• [GOAL]: In the listing below, reproduce word for word everything from the line containing "Within the image" down to the line containing "From the image, which", both of those lines included.

• [Extracted records]:
————
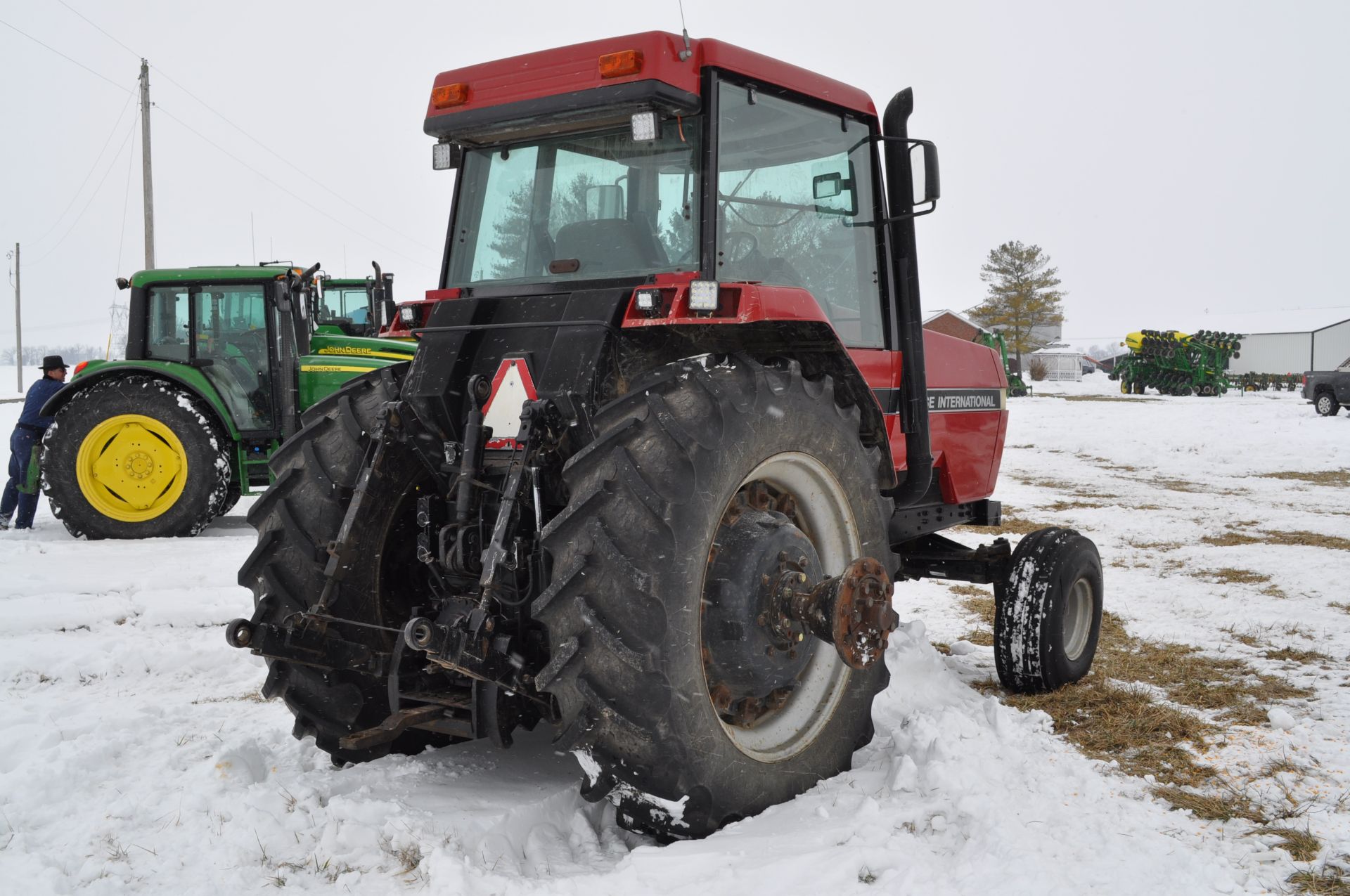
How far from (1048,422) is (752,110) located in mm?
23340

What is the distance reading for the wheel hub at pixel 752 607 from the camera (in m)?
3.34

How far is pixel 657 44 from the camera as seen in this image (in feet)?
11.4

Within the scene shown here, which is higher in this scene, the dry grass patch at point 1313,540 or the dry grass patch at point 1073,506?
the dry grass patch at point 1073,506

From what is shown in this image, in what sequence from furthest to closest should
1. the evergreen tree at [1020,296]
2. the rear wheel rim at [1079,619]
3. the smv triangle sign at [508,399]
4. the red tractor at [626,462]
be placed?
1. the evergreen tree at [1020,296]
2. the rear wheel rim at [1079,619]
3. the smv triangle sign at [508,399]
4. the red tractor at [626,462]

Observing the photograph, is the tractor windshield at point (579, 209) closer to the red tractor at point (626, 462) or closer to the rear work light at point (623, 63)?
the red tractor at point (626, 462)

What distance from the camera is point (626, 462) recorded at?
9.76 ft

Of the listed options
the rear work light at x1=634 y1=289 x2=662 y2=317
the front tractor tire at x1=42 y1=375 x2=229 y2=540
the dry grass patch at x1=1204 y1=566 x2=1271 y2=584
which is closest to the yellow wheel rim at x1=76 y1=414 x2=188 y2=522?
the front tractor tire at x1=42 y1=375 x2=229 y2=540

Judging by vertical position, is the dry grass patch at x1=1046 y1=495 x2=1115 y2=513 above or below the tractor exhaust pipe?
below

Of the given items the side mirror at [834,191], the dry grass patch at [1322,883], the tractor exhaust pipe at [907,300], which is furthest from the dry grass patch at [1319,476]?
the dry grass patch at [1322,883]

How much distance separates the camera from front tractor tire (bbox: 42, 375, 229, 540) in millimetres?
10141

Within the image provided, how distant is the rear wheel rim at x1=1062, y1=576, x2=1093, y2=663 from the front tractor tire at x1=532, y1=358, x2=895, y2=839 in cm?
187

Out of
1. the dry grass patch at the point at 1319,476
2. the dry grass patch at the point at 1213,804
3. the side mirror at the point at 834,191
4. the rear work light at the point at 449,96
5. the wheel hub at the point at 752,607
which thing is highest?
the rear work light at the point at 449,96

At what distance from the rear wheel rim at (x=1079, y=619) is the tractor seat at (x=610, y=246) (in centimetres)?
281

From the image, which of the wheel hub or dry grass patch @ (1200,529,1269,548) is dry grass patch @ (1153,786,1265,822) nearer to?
————
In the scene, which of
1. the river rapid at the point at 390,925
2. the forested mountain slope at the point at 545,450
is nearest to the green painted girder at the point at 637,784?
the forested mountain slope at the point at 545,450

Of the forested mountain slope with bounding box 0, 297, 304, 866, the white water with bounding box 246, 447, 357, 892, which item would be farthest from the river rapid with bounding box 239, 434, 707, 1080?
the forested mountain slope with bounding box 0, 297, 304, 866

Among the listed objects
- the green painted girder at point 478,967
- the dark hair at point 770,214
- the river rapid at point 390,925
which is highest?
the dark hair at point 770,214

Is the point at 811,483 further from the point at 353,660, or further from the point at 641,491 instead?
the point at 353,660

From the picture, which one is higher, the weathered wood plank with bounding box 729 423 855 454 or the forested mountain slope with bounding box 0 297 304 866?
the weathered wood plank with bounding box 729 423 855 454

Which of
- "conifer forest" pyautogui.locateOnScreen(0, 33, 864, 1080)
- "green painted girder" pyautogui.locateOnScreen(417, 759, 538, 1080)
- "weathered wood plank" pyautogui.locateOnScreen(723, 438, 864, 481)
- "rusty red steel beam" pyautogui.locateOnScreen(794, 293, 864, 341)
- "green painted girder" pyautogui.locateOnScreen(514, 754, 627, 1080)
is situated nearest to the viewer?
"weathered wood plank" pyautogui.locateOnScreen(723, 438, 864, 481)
————
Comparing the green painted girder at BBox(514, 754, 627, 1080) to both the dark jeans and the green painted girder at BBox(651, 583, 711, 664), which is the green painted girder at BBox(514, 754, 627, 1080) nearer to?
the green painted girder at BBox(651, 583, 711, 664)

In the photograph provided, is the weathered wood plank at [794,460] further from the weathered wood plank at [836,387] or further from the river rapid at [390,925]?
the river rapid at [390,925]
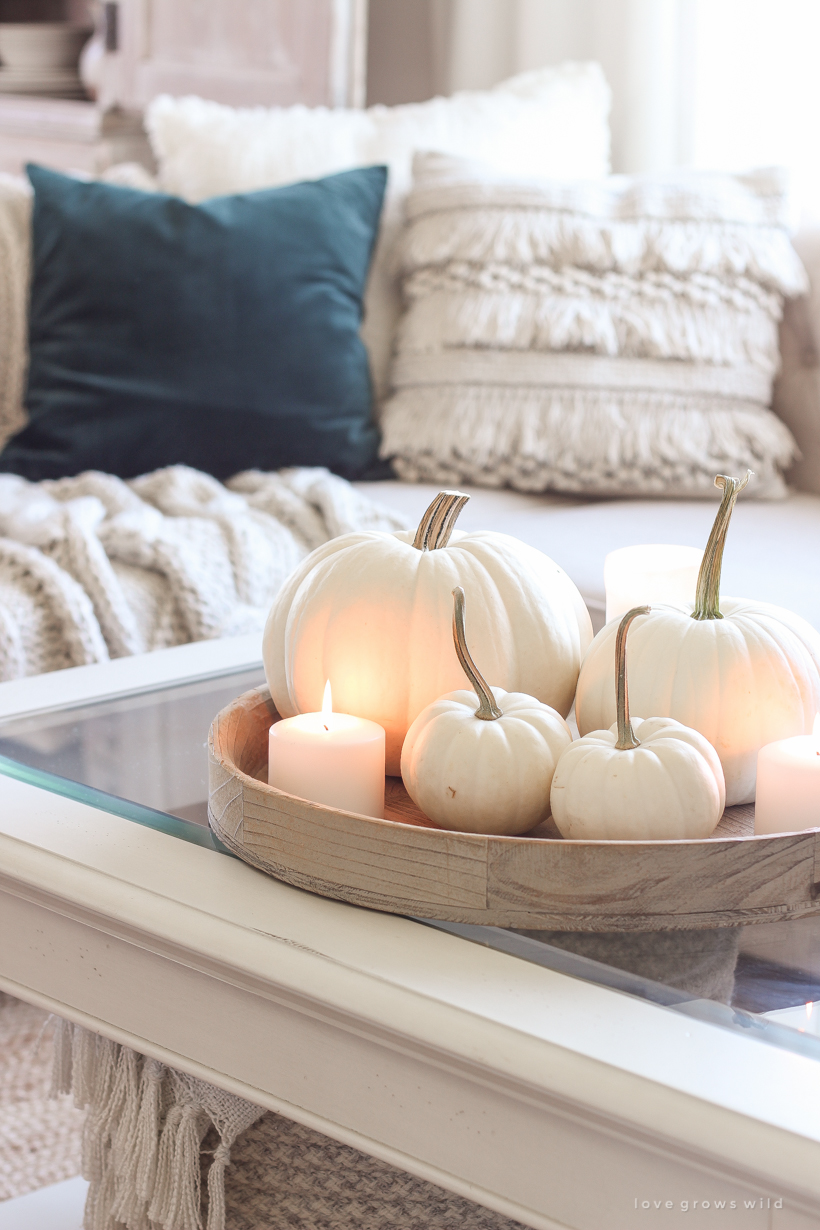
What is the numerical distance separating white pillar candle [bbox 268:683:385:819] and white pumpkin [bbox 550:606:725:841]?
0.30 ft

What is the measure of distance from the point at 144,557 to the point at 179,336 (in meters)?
————
• [IN RESPONSE]:
Within the image provided, how distant is the rear wheel rim at x1=1062, y1=576, x2=1093, y2=663 from the front tractor tire at x1=532, y1=358, x2=895, y2=839 in cm?
187

Out of
1. the dry grass patch at the point at 1319,476
2. the dry grass patch at the point at 1213,804
3. the side mirror at the point at 834,191
4. the rear work light at the point at 449,96
5. the wheel hub at the point at 752,607
which thing is highest?
the rear work light at the point at 449,96

At what distance from the rear wheel rim at (x=1079, y=619) is the tractor seat at (x=610, y=246) (in centimetres)?
281

From the image, which of the wheel hub or dry grass patch @ (1200,529,1269,548) is dry grass patch @ (1153,786,1265,822) nearer to?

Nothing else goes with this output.